Saved entries

___

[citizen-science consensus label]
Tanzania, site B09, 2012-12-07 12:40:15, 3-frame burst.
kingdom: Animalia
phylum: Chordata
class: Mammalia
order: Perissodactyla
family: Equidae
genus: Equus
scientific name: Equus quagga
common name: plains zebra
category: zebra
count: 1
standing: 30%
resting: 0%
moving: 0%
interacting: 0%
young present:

___

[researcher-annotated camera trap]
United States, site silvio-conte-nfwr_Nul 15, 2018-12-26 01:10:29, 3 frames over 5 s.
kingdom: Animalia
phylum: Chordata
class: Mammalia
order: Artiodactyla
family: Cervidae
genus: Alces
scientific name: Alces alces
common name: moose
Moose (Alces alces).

___

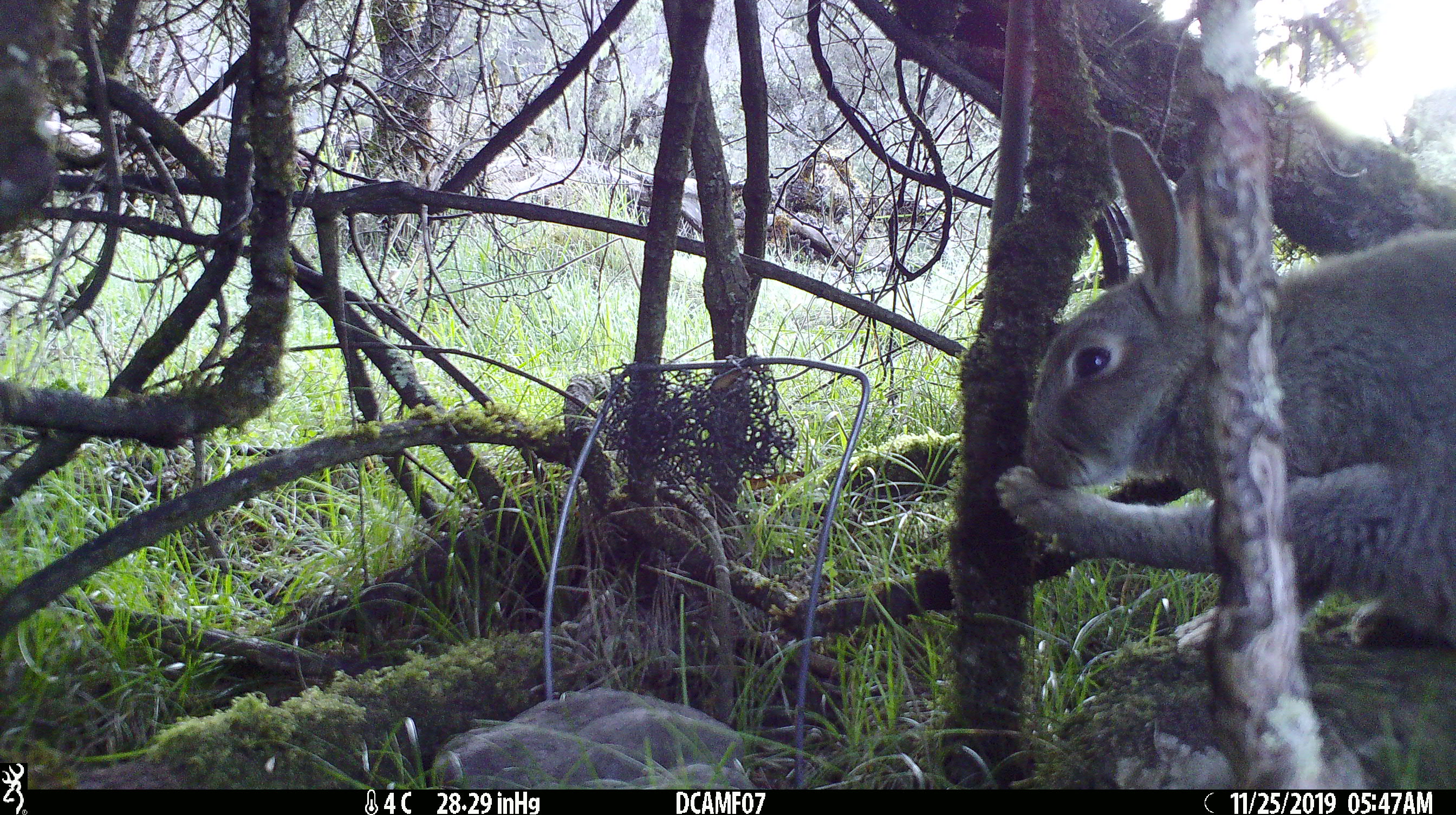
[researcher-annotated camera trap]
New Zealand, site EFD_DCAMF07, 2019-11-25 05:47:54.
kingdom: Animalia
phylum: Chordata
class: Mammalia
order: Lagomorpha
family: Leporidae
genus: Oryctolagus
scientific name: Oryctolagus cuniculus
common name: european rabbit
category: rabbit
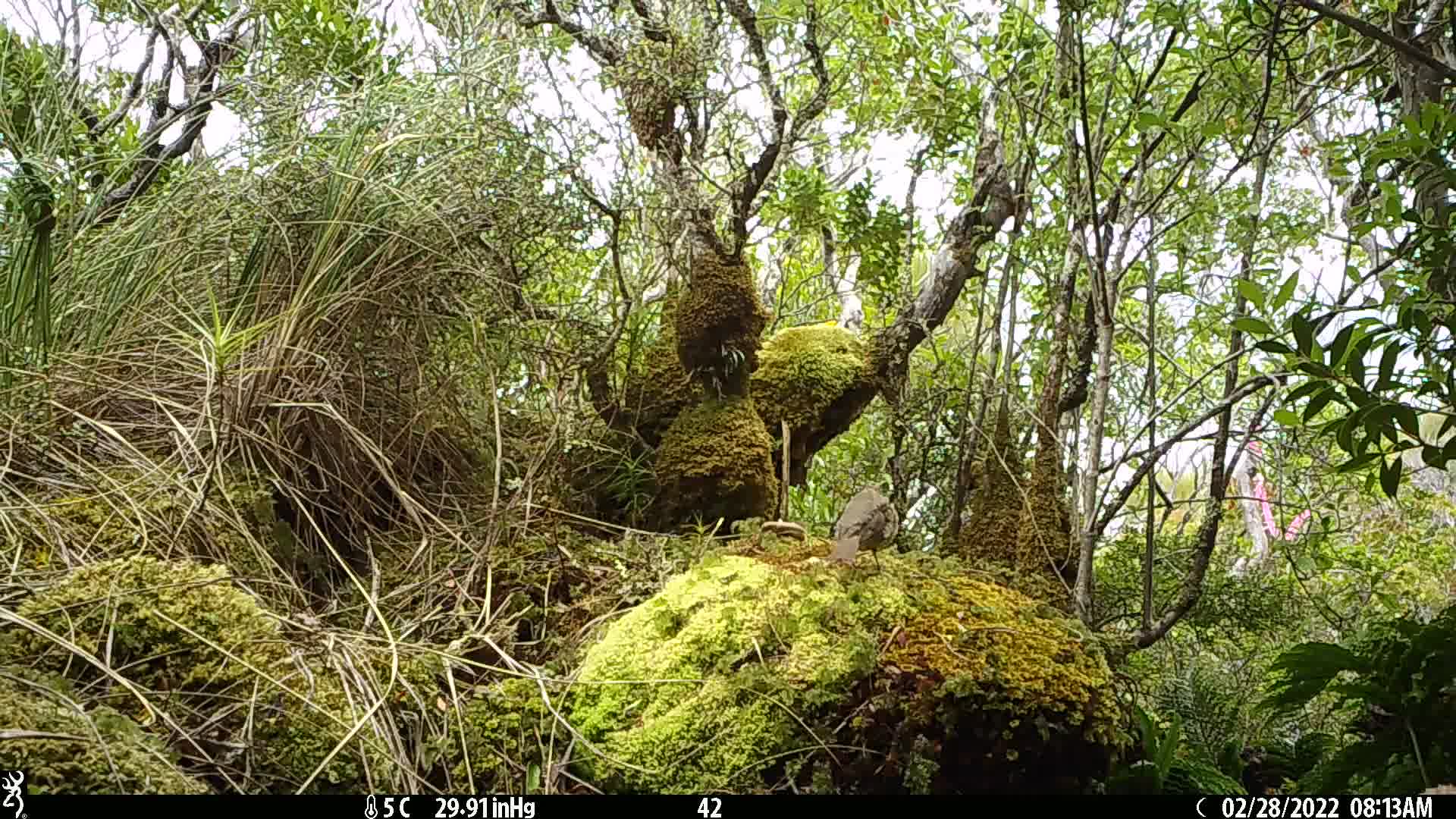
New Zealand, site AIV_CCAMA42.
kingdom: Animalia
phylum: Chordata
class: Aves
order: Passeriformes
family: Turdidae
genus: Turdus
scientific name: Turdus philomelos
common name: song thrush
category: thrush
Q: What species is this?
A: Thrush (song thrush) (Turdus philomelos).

___

• [Your goal]: From the records above, copy only the lines running from the line holding "family: Leporidae" through the line holding "A: Thrush (song thrush) (Turdus philomelos).", with no pictures.

• [Task result]:
family: Leporidae
genus: Oryctolagus
scientific name: Oryctolagus cuniculus
common name: european rabbit
category: rabbit
New Zealand, site AIV_CCAMA42.
kingdom: Animalia
phylum: Chordata
class: Aves
order: Passeriformes
family: Turdidae
genus: Turdus
scientific name: Turdus philomelos
common name: song thrush
category: thrush
Q: What species is this?
A: Thrush (song thrush) (Turdus philomelos).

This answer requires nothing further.